» **Activity**
Find the line with "Cover Florent Pagny - En concert" and the line with "Rýžový papír A4 Vintage Pharmacy" in the entries below; output exactly those two lines, every line between them, and no others.

*** Opening of Given records ***

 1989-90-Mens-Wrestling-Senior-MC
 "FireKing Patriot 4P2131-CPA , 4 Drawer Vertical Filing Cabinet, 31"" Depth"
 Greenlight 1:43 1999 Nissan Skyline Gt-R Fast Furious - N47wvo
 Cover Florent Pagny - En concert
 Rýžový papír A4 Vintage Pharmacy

*** Close of Given records ***
*** Opening of Given records ***

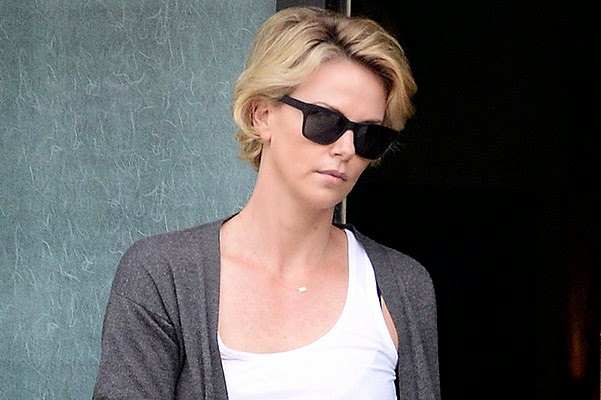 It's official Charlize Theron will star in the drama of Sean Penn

*** Close of Given records ***
*** Opening of Given records ***

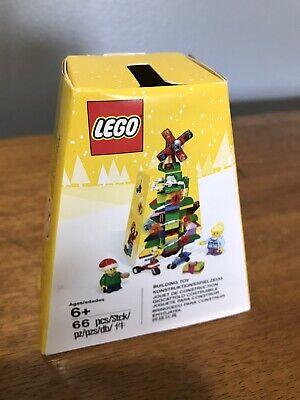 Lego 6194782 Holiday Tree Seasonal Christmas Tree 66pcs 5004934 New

*** Close of Given records ***

» **Task solution**
 Cover Florent Pagny - En concert
 Rýžový papír A4 Vintage Pharmacy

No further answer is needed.